Approximate nearest neighbour algorithm does not result with similar nodes

Im trying to find similar images using approximate nearest neighbour algorithm using cosine similarity. This is the query:

MATCH (p:Image)
WITH {item:id(p), weights: p.vec} AS userData
WITH collect(userData) AS data
CALL gds.alpha.ml.ann.write({
nodeProjection: '',
relationshipProjection: '
',
data: data,
topK:20,
algorithm: 'cosine',
writeRelationshipType:"SIMILAR_APPROX",
similarityCutoff: 0.1,
p:0.5,
maxIterations:50
})
YIELD nodes, similarityPairs, computations
RETURN nodes,
apoc.number.format(similarityPairs) AS similarityPairs,
apoc.number.format(computations) AS computations

But when I search similar images to one specific image, non of the results are from the same category as the first image (dolphin). I have 9119 nodes in my database. Here's the query for searching similar images to one specific image:

MATCH (r:Image) WHERE id(r)=1932
WITH r,
[(r)-[:SIMILAR_APPROX]->(i)| i.path ] AS similarNodes
RETURN similarNodes

input image: image_0042
one example of output images: image_0030

Am I missing some parameters in algorithm or why am I getting results from other categories when clearly I have more similar images in database?

Thank you in advance!

What are you passing to ANN to measure similarity on? The node property in p.vec?

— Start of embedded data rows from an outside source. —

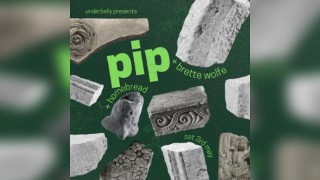Underbelly presents: Pip + Brette Wolfe + Homebread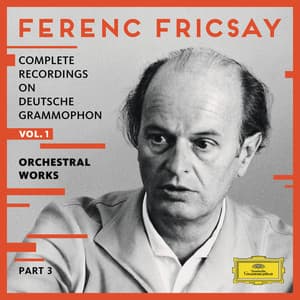 Fricsay: Complete Recordings on Deutsche Grammophon, Vol. 1: Orchestral Works - Ferenc Fricsay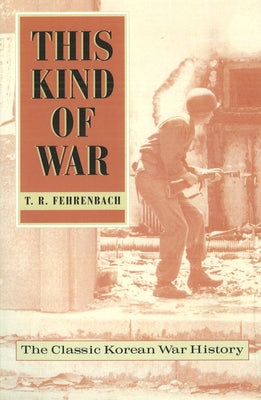 Cover Image for This Kind of War: The Classic Korean War History, Fiftieth Anniversary Edition -- T. R. Fehrenbach, Paperback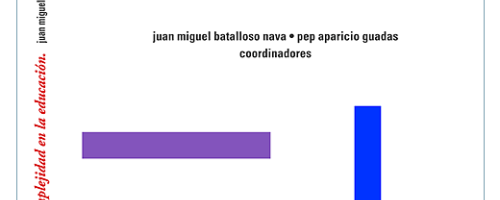 Figuras y pasajes de la complejidad en la educación : experiencias de resistencia, creación y potenc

I would check the similarity of the two images using cosine similarity directly https://neo4j.com/docs/graph-data-science/current/alpha-algorithms/cosine/. It's possible that there's something off in your image embedding that's causing the two vectors to be quite similar. The categories you're referencing aren't available to ANN, so it's solely based on the values in p.vec.

You're also returning the top 20 most similar images, with a cutoff of 10%... which could give you some fairly dissimilar images. If you return the similarity scores of the pairs, what are they? And do you get the same value from cosine similarity run over that pair?